GIVEN PROBLEM 1 ▸
In the NEXO Brain release notes, what command turns on contributor evolution?
GIVEN PROBLEM 2 ▸
Continue the NEXO Brain release notes from their last sentence.

---- PAGE EXTRACT

Every release of NEXO Brain makes your agent a little more capable. Better memory retrieval, tighter security, smoother install. Incremental gains that compound over time. But v2.6.7 is different. This time, your agent can start giving back.
Two headline features define this release: a new contributor evolution system that lets any NEXO installation propose improvements to the core product, and personal MCP plugins that let you extend NEXO with custom tools that survive updates. Together, they represent a shift in how we think about the relationship between an individual NEXO instance and the project as a whole.
Public Contributor Evolution
Here is the idea: every NEXO installation runs on a real machine, solving real problems, every day. Your agent discovers workarounds, optimizes patterns, and builds up knowledge about what works and what does not. What if that experience could flow back to improve the product for everyone?
That is what contributor evolution does. It turns every NEXO instance into a proposal node — a machine that can think, prepare, and submit improvements, but never deploy them unilaterally.
How it works
Contributor evolution is strictly opt-in. You enable it during install or by running:
nexo contributor on
Once enabled, NEXO can prepare proposals in an isolated checkout of the public repository. This checkout is completely separate from your personal runtime — your data, your prompts, your logs, and your secrets are never part of any proposal. The isolation is enforced at the file-system level, not by convention.

--------
---- PROVIDED DATA

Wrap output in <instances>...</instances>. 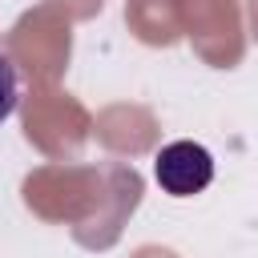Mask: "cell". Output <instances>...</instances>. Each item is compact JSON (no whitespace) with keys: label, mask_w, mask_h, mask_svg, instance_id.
<instances>
[{"label":"cell","mask_w":258,"mask_h":258,"mask_svg":"<svg viewBox=\"0 0 258 258\" xmlns=\"http://www.w3.org/2000/svg\"><path fill=\"white\" fill-rule=\"evenodd\" d=\"M153 177L169 198H194L214 181V153L198 141H169L153 157Z\"/></svg>","instance_id":"cell-1"},{"label":"cell","mask_w":258,"mask_h":258,"mask_svg":"<svg viewBox=\"0 0 258 258\" xmlns=\"http://www.w3.org/2000/svg\"><path fill=\"white\" fill-rule=\"evenodd\" d=\"M16 101H20V81H16V69L12 60L0 52V125L16 113Z\"/></svg>","instance_id":"cell-2"}]
</instances>
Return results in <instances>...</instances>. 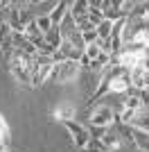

--------

REPLY 1 ▸
nexo contributor on

REPLY 2 ▸
When your agent identifies a potential improvement — a new utility function, a better default, a bug fix it discovered — it prepares the change in the isolated checkout and opens a single Draft Pull Request on GitHub. Then it pauses. No further proposals are submitted until the open one is resolved (merged or rejected).
This is deliberate. The gate is human review, not arbitrary size limits or frequency caps. Every proposal gets a pair of human eyes before it touches the codebase. Your machine can think freely, but a maintainer decides what ships.
What is blocked
The guardrails are explicit. Proposals cannot include:
- Personal runtime data (memories, diaries, session buffers)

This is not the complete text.